(Lil Kim, then and now. Photo: google images)
Sadly, we live in a society where, as women, we’re constantly being barraged with suggestions on how we should look, dress, and act. New moms are often fielding questions about losing baby weight. The internet has become a hot bed for cyber bullying and fat shaming. Health problems are sometimes the root cause, but it makes very little difference.
Husbands often emotionally manipulate their wives, by comparing them to friends, strangers, exes, and everyone in between. Others are sexually harassed, stalked, threatened, and worse. The world as we know it, has changed. The restructuring started ages ago. Tragically, we’re just now beginning to pay attention.
I’m not a fan of Lil Kim’s music, but this radical change highlights the fact, that as women, we need to love ourselves. Body Dysmorphic Disorder is real. No amount of male companionship, closet full of shoes and clothes, nice home/car, money in the bank, etc, can replace self-love. All these things are “white noise”, and will eventually come through the back door.

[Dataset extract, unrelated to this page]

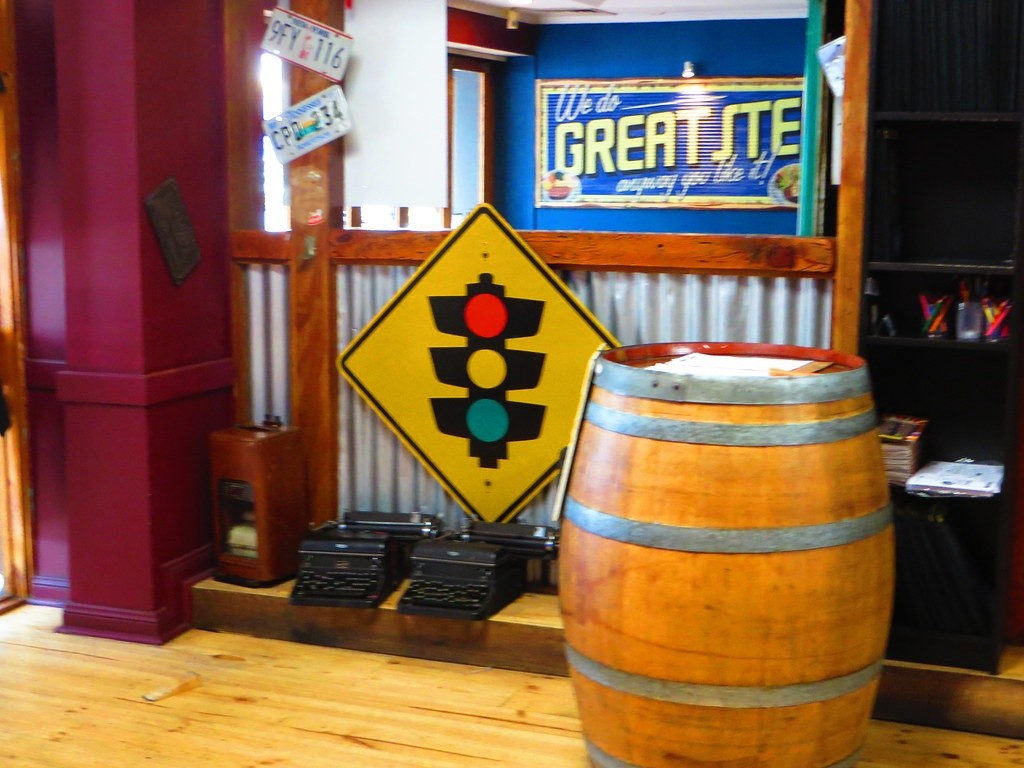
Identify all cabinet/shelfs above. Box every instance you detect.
[858,0,1024,679]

Spend time with people who build you up, and appreciate you. We teach people how to treat us, by what we allow. No one will ever love you, more than you could love yourself. No one. Sad it’s come to this, for a person who was so beautiful to begin with! My heart aches for her. Despite money, fame, and status in life, she is obviously not content with who she is.
Lil Kim has admitted to having low self-esteem. Her father, a person who should have been her champion and supporter, failed at his calling. The opportunity to develop self-love, sense of self, and nurture her spirit never stood a chance. It’s a well-known fact, women date men who remind them of their father.
Lil Kim’s romantic relationships suffered. The men didn’t appreciate her, or what she brought to the table. She stated partners eventually left for women who were “lighter” and prettier. She felt she couldn’t compete with them. The picture above has created a firestorm of ridicule and scorn, from fans and trolls alike. It’s sad and sickening.
Half of these keyboard warriors do not see a woman in pain. They do not see a woman who looks in the mirror and (probably) says to herself: “I’m not good enough. Never will be. Maybe if I change this, it might make a difference….” For someone to go to this length, the amount of emotional and mental anguish must be overwhelming.
I can’t imagine the battles she fights every day. Struggles which continually rage in her every waking moment. Instead of subjecting her to such derisive language, we can offer support, and prayers. She is a fellow human being struggling on her journey through life. We can and should do better.
The importance of loving ourselves cannot be stressed enough. Although the bullying is mainly directed at women, I know a small majority of men have faced similar issues. Nothing and no one will replace self-love. I recognize for some, learning to love themselves, is a lifetime struggle.
Keep going. Surround yourself with people who nourish your soul and spirit. If there is anyone in your life who treats you with the least bit of disrespect, move on. The damage is sometimes irreparable. The longer you wait, the harder it is to heal. You deserve to be loved, adored, cherished, and looked after, in a kind, caring, and tender manner.
You’ve got one life, body, soul, spirit. Start appreciating your talent, abilities, individuality, the goodness that is you. Dont ever let anyone, make you feel as if you’re not good enough. The world is filled with people who, no matter what you do, will not like you. But it is also filled with those who will love you fiercely. They are your people. Your are not for everyone, and that’s okay. More than okay.
Looking outside ourselves for things, people, or situations to validate who we are, is one of the biggest tragedies of life.